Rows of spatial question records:
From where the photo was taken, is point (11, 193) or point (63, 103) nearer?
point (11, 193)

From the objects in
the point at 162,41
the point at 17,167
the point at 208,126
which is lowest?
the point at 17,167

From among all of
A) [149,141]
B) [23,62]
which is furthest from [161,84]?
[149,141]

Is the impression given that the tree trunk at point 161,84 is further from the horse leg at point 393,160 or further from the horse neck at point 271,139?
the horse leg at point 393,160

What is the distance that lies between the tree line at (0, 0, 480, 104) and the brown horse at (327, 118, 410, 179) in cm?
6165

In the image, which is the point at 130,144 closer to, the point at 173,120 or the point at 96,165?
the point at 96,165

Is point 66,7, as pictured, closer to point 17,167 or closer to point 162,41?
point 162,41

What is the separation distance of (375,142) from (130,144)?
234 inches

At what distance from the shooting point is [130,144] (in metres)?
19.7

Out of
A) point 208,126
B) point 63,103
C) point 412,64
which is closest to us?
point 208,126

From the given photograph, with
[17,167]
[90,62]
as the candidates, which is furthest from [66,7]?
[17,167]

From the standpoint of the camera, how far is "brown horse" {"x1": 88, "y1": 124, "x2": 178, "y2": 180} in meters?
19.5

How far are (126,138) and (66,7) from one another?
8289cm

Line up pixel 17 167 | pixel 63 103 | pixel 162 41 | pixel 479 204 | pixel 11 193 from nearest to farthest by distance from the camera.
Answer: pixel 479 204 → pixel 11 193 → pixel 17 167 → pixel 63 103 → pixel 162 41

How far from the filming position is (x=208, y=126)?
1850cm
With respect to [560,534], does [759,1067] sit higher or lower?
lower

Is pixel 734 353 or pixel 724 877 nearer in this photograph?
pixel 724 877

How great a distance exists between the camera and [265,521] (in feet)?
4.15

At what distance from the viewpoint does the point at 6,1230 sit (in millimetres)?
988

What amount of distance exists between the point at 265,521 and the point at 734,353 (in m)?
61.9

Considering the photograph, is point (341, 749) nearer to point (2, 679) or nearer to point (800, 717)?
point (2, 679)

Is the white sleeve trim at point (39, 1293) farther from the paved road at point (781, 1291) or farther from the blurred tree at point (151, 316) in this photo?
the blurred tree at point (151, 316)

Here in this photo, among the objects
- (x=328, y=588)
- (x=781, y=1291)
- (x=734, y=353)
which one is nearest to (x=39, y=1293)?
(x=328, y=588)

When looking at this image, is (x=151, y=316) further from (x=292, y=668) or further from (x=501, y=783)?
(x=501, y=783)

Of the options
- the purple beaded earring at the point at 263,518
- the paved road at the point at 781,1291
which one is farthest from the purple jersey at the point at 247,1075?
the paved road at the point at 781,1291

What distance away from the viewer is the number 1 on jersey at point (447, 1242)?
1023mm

◆ **What the task asks**: Turn the lines from the one containing "Of the options" through the end of the records into a Markdown table with the columns Row and Line, numbering each row and omitting blank lines.

◆ **Solution for this exercise**:
| Row | Line |
|---|---|
| 1 | Of the options |
| 2 | - the purple beaded earring at the point at 263,518 |
| 3 | - the paved road at the point at 781,1291 |
| 4 | which one is farthest from the purple jersey at the point at 247,1075? |
| 5 | the paved road at the point at 781,1291 |
| 6 | What distance away from the viewer is the number 1 on jersey at point (447, 1242)? |
| 7 | 1023mm |